Obama, Dems Plan a Main Street StimulusOctober 12, 2008 - by Donny Shaw
While the Bush Administration tries to decide how to use their new Wall Street bailout powers, Democrats in Congress are working out the details of a $150 billion plan to provide jobs and help out people struggling on Main Street. Consulting with Sen. Barack Obama (D-IL), the Democratic leadership has come up with the framework for a Main Street stimulus plan that will probably include an extension of unemployment insurance, more money for food stamps and additional funds for transportation infrastructure projects to create new jobs.
A formal announcement of what will be in the new stimulus package could come Monday afternoon, when House Speaker Nancy Pelosi (D-CA) and other Democrats will be holding an economic forum to discuss the stimulus package with a panel of economists.
The tentative plan is to bring Congress back after the election on November 4th in a lame-duck session to get the stimulus passed. If the politics don’t work out then, the stimulus package will have to wait until the next session of Congress convenes in January, and even then it may still take a month or two to get the bill completed. For now, Republicans in Congress are tentatively on board for some kind of stimulus package:
>Rep. Roy Blunt, the Missouri Republican who serves as House minority leader, said he would support a stimulus plan if it did not include massive public works spending and budget bailouts for states that overspent on health care and other social programs.
>"A stimulus plan that makes sense is something that I’ll be helpful with," Blunt said, also on ABC television.
Both the public works spending and the money for state budget shortfalls have come straight from Barack Obama’s economic stimulus proposal. His website states that he would include a “$25 billion State Growth Fund to prevent state and local cuts in health, education, housing, and heating assistance or counterproductive increases in property taxes, tolls or fees” and “$25 billion in a Jobs and Growth Fund to prevent cutbacks in road and bridge maintenance and fund school repair – all to save more than 1 million jobs in danger of being cut.”
Unlike what is being talked about by congressional Democrats, Obama’s stimulus proposal includes a provision to help it pay for itself. He calls for enacting a “windfall profits tax on excessive oil company profits” in order to make back some of the money that will be spent stimulating the economy. So far, Democrats have not proposed a plan to pay for the $150 billion in new spending they are calling for in their stimulus package. When the bill comes up for consideration in November, this will probably be a major sticking point with both Republicans and the fiscally conservative Blue Dog Democrats.
Obama’s plan also calls for another round of tax rebates, which some reports suggest will be included in the Democrats’ stimulus bill while others do not. We’ll be updating as more details are released.
UPDATE: From The Hill:
>House Democratic leaders on Monday announced a broad economic recovery package aimed at the middle class that they say needs to be enacted in the wake of the Wall Street rescue bill.

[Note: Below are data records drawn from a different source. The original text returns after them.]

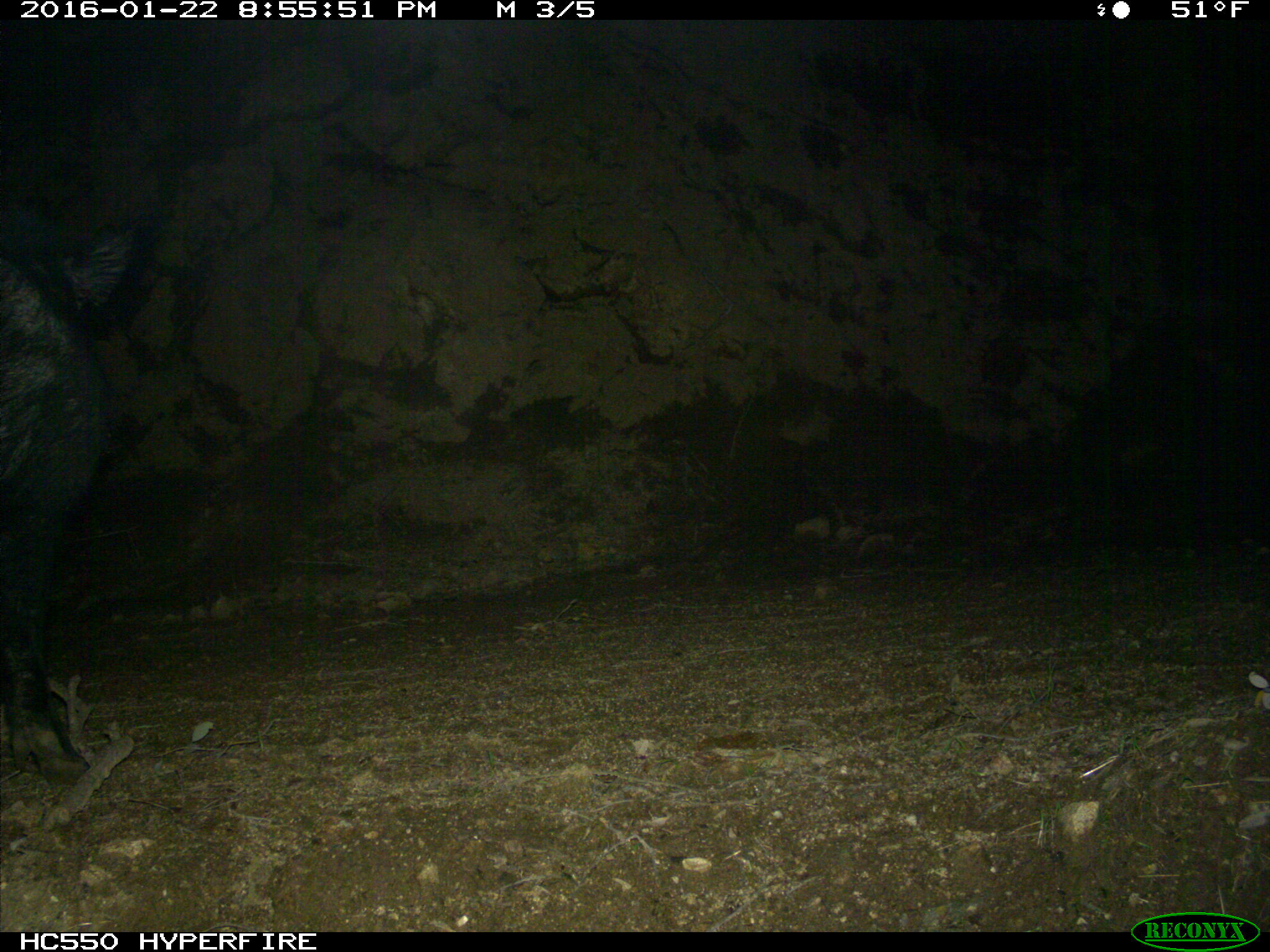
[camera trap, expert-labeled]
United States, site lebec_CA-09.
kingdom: Animalia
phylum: Chordata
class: Mammalia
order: Artiodactyla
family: Suidae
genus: Sus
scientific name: Sus scrofa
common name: wild boar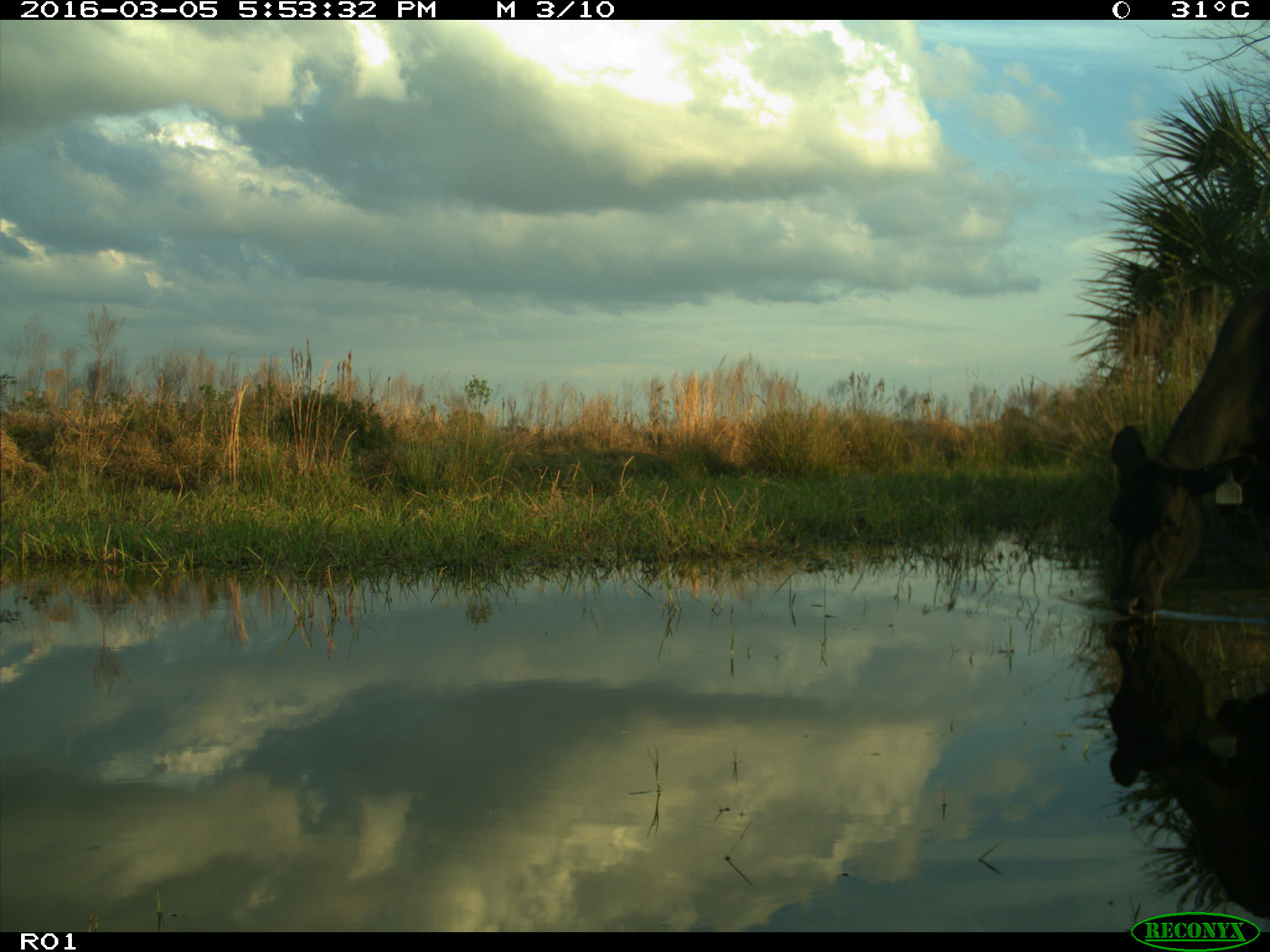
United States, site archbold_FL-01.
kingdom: Animalia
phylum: Chordata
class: Mammalia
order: Artiodactyla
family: Bovidae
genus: Bos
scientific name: Bos taurus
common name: domestic cow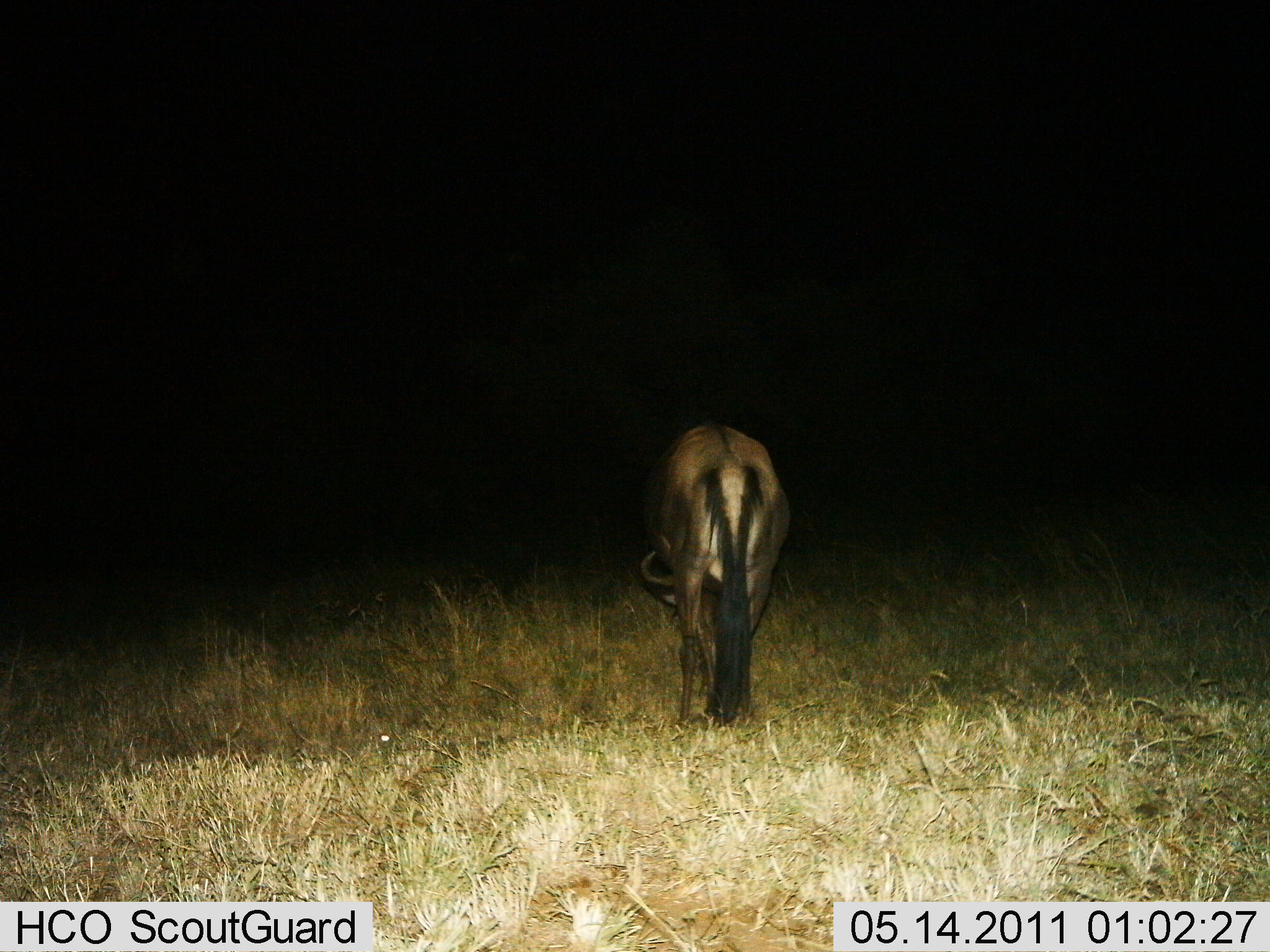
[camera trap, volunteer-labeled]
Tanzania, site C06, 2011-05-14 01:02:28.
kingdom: Animalia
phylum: Chordata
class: Mammalia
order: Artiodactyla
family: Bovidae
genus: Connochaetes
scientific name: Connochaetes taurinus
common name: blue wildebeest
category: wildebeest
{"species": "wildebeest (blue wildebeest) (Connochaetes taurinus)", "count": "1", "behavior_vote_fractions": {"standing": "31%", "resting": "0%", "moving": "0%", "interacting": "0%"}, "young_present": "0%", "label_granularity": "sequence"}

>House Speaker Nancy Pelosi (D-Calif.) led a meeting of almost a dozen top House Democrats and about as many economists on Monday morning. She said the group coalesced around a general economic recovery package aimed at aiding states, extending unemployment insurance benefits, investing in transportation and infrastructure, and perhaps providing a new round of tax rebate checks.
>Pelosi said the package would be hammered out after various committees hold hearings in the coming weeks, adding that it may well exceed the $61 billion economic stimulus package that the House recently passed. That measure stalled in the Senate.
>“We plan to go forward expeditiously but not hastily,” Pelosi said.
>The Speaker did not answer directly whether or not she will convene a lame-duck session of Congress following the Nov. 4 elections but indicated that it is a possibility.
>“We will have the hearings and we’ll see what they yield,” she said. “We stand ready to take action when we are ready to do so.”
And here’s Pelosi today on the current lack of bipartisan agreement regarding the stimulus package:
>“The last time we did something in a bipartisan way, it seemed to be a largely Republican package with largely Democratic votes,” Pelosi said to reporters.
>“If it is going to happen that way, we might as well write the bill ourselves and do the right thing for the American people.”
>Pelosi said she is ready to work with her GOP colleagues on the package, but so far “what we have gotten from Republicans is rejection.”